Ceux qui restaient ont déçu, et en premier lieu la superstar que l'on a chipé à la NHL, Ilya Kovalchuk, le capitaine dont les performances étaient observées à la loupe. La surexposition critique a atteint un point excessif, surtout que le genou de Kovalchuk n'était clairement pas rétabli après les Jeux olympiques. Son forfait pour le championnat du monde n'a surpris personne. En revanche, certains se sont épanouis en mai après avoir bien peu fleuri en mars. Le centre de la première ligne de la Russie, Vadim Shipachyov, a inscrit un petit point en play-offs, et le meilleur attaquant des Mondiaux, Viktor Tikhonov, n'en a mis que trois.
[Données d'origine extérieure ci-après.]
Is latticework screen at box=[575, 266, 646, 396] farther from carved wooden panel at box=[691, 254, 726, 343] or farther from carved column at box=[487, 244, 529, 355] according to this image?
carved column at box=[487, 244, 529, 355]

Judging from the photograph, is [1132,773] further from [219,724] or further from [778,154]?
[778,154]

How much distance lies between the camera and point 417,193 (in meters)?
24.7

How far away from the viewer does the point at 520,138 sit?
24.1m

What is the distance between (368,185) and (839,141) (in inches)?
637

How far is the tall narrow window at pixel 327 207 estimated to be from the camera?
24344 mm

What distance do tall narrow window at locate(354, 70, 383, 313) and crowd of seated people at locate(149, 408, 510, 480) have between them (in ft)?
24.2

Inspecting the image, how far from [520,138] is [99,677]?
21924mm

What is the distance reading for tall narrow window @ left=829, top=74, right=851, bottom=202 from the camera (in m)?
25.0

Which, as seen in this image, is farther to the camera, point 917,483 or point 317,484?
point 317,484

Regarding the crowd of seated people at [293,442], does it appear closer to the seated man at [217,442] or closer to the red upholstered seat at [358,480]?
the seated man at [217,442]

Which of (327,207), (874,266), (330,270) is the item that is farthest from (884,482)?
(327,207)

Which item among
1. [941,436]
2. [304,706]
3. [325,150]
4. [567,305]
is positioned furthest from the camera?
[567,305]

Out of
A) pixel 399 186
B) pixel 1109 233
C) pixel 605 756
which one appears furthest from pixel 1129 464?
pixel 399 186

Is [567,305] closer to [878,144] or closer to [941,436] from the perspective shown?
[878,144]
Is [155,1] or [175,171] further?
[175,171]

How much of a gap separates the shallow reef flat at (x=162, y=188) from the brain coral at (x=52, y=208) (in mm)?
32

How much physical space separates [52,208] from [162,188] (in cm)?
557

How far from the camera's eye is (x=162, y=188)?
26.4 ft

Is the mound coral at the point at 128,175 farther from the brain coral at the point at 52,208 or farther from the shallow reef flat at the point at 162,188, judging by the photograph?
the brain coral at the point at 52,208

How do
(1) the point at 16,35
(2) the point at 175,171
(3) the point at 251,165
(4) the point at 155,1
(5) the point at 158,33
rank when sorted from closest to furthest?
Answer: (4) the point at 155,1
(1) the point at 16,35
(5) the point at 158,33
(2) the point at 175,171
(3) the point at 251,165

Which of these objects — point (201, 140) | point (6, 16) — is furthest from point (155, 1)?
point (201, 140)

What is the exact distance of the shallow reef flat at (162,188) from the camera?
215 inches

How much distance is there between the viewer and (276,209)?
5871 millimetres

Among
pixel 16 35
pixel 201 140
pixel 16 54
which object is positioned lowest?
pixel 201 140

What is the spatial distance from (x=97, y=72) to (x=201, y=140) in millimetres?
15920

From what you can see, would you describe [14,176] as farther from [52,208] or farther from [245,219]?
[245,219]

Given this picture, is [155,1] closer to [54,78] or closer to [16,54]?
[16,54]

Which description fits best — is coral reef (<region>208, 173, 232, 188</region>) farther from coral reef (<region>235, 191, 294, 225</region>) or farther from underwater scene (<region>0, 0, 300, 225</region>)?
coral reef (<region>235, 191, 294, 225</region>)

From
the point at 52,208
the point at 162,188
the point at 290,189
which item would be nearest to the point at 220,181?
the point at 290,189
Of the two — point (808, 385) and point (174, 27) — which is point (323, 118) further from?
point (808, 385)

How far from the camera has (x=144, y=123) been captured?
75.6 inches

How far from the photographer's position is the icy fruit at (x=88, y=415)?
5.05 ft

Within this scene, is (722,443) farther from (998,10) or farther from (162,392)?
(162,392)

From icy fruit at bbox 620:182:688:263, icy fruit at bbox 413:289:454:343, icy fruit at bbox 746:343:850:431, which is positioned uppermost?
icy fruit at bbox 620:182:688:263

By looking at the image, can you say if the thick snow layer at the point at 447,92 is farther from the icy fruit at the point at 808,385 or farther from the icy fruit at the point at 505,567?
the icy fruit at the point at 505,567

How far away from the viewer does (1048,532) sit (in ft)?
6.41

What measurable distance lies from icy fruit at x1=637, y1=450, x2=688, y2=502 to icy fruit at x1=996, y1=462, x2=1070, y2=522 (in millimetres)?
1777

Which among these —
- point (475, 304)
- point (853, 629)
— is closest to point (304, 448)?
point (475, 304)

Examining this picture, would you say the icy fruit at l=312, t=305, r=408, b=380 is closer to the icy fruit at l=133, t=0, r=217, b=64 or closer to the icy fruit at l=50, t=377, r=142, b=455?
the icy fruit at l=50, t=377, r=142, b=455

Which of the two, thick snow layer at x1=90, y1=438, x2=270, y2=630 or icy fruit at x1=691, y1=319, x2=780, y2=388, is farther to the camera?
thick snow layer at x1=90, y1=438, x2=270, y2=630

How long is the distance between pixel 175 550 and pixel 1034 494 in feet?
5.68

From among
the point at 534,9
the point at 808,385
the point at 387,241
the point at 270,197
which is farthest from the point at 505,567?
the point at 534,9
Comment expliquer ces échecs répétés ? Les joueurs sont-ils mal choisis ? Mal préparés ? Mal coachés ? Les dirigeants du SKA n'ont pas tranché entre ces hypothèses et les ont toutes retenues : qu'il s'agisse du manager Aleksei Kasatonov, du préparateur physique Andrei Tochitsky, ou de l'entraîneur Jukka Jalonen avec tous ses adjoints, ils ont tous été virés d'un seul bloc.

L'ancien sélectionneur national Vyacheslav Bykov va donc faire son grand retour en Russie pour essayer de faire enfin gagner ce SKA, gros budget jusqu'ici incapable d'accéder ne serait-ce qu'à la finale de KHL.